緑色の小さな銀河「グリーンピース」
【2009年7月30日 Yale University】
ボランティア参加型の銀河分類プロジェクト「The Galaxy Zoo」で、緑色をした小さな銀河が複数発見された。「グリーンピース」という愛称がつけられたこれらの銀河では、天の川銀河の10倍の速度で星形成が進んでおり、初期宇宙における星形成を知る手がかりとなりそうだ。
「The Galaxy Zoo」プロジェクト(解説参照)の画像データバンクには、100万もの銀河の姿が収められている。その中から、緑色をした小さな銀河が250個発見された。

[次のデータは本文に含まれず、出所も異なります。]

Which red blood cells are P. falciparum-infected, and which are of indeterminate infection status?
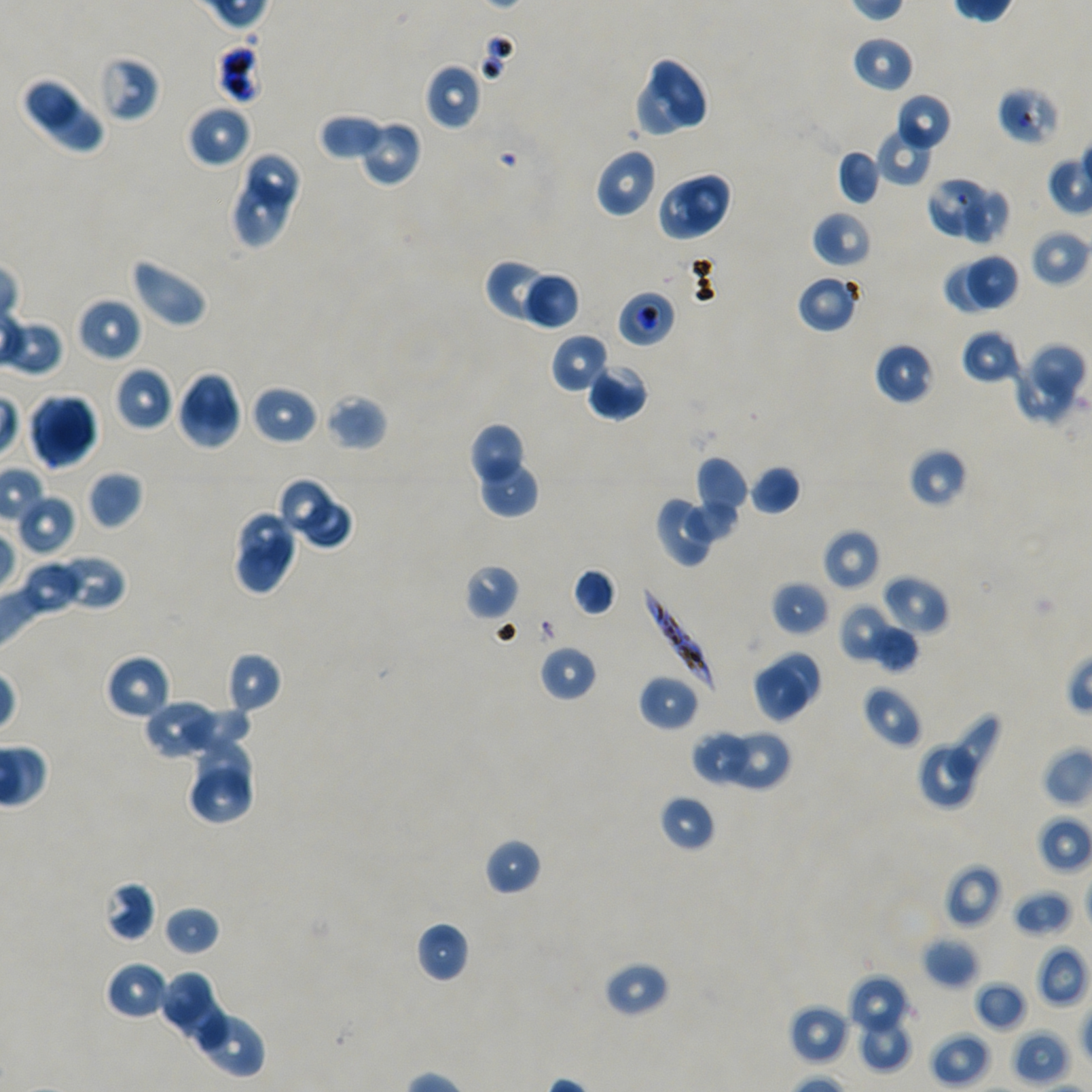

Approximate bounding boxes as [x1, y1, x2, y2] in pixels. Not every red blood cell is marked. A life-cycle stage — or a range of stages, where the recorded stages span more than one — follows each staged infected red blood cell.
Infected red blood cells: [617, 289, 677, 348] trophozoite; [642, 586, 716, 687].
Red blood cells of indeterminate infection status: [216, 41, 263, 104], [96, 54, 160, 122], [996, 86, 1060, 147].

Summary:
  - Locations of uninfected red blood cells: [851, 35, 915, 93], [651, 56, 706, 129], [424, 62, 483, 130], [20, 75, 87, 136], [632, 77, 691, 136], [895, 93, 952, 152], [46, 101, 103, 151], [186, 104, 251, 168], [318, 113, 386, 161], [362, 124, 420, 184], [877, 127, 934, 187], [594, 147, 658, 218], [837, 149, 881, 205], [248, 151, 299, 211], [677, 170, 734, 234], [926, 176, 986, 235], [236, 177, 290, 249], [657, 183, 722, 241], [962, 189, 1006, 243], [812, 210, 873, 268], [1030, 228, 1091, 287], [967, 252, 1017, 310], [130, 257, 209, 328], [943, 261, 1000, 314], [484, 263, 562, 323], [527, 272, 581, 330], [796, 273, 860, 333], [76, 297, 142, 363], [961, 329, 1021, 385], [551, 333, 611, 394], [874, 342, 935, 405], [1033, 344, 1085, 400], [586, 362, 649, 421], [113, 365, 175, 431], [1017, 365, 1072, 420], [176, 371, 242, 450], [250, 384, 318, 445], [323, 393, 388, 452], [29, 394, 98, 469], [469, 421, 523, 480], [908, 448, 968, 508], [477, 456, 541, 517], [694, 456, 749, 528], [748, 464, 801, 515], [87, 469, 143, 530], [276, 475, 334, 532], [17, 494, 75, 555], [302, 498, 354, 549], [655, 498, 711, 568], [687, 498, 738, 541], [239, 511, 295, 562], [822, 529, 881, 591], [236, 534, 299, 596], [52, 553, 126, 612], [19, 561, 84, 614], [463, 564, 520, 621], [572, 567, 617, 617], [881, 574, 949, 636], [770, 580, 831, 636], [837, 602, 894, 664], [869, 625, 919, 672], [539, 644, 598, 703], [225, 651, 283, 715], [770, 652, 820, 708], [105, 654, 171, 720], [751, 663, 810, 723], [638, 674, 700, 731], [861, 683, 923, 748], [143, 698, 216, 759], [179, 703, 252, 750], [947, 714, 1001, 780], [693, 727, 747, 786], [726, 733, 789, 789], [194, 738, 252, 794], [917, 743, 977, 811], [193, 767, 251, 821], [658, 793, 716, 852], [1038, 814, 1092, 873], [484, 837, 543, 896], [944, 863, 1002, 929], [103, 880, 156, 942], [1012, 888, 1074, 938], [162, 905, 221, 956], [415, 921, 471, 983], [922, 936, 980, 989], [1035, 944, 1089, 1008], [604, 960, 670, 1018], [105, 961, 170, 1021], [159, 970, 212, 1026], [848, 975, 911, 1037], [973, 980, 1027, 1032], [173, 996, 230, 1049], [788, 1004, 852, 1067], [196, 1013, 266, 1079], [858, 1014, 913, 1072], [928, 1030, 991, 1089], [1010, 1030, 1072, 1087]
  - Field of view: single
  - Donor blood group: A+/O+
  - Culture: static in-vitro P. falciparum strain NF54
  - Image size: 1092×1092 pixels
  - Preparation: thin blood smear
  - Objective: 100x, oil immersion, numerical aperture 1.45
  - Stain: Giemsa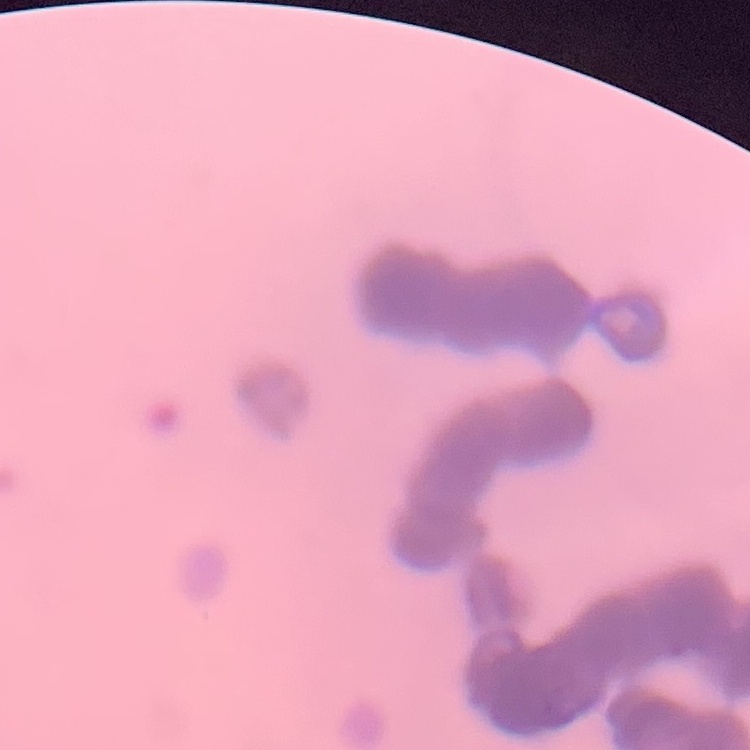 The red blood cells show rouleaux formation. Stained with either Field's or Giemsa. Thin blood film. Square crop of a larger photomicrograph.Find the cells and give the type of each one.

見つかった銀河は、地球から15億から50億光年ほどの距離に位置しており、コンパクトで、星形成が活発に進んでいる。天の川銀河と比較すると、大きさは10分の1、質量は100分の1、しかし星形成の速度は10倍である。
研究チームの一人で、米・エール大学の大学院生Carolin Cardamone氏は「これまでに私たちが発見した銀河の中で、もっとも活発な星形成が進む部類に入ります」と話している。
また、ボランティアの協力のもと複数の「グリーンピース」の発見に至ったことについて、同氏は「たった一人の人間では、今回の発見は成しえなかったでしょう。たとえば、もし1万枚の画像を調べたとしても、そこから発見されるグリーンピースは数個にとどまってしまい、一風変わった銀河の一種であると認識するには至らなかったでしょう」と述べている。
The Galaxy Zooの創設者の一人で、エール大学の研究者であるKevin Schawinski氏は、「これらの銀河は、ものすごい速度で成長しています。現在の宇宙にこのような活発な星形成を行う銀河は見られませんが、初期の宇宙には、普通に存在していたのでしょう。グリーンピースを理解することで、初期宇宙における星形成と、銀河の進化について知ることができるかもしれません」と話している。
The Galaxy Zoo
膨大な数の銀河の画像を分類する目的で2007年に開始されたプロジェクト。今までに23万人のボランティアが参加し、インターネット上に公開されている銀河の画像のうち、すでに100万枚の画像の分類が行われ、研究に役立てられている。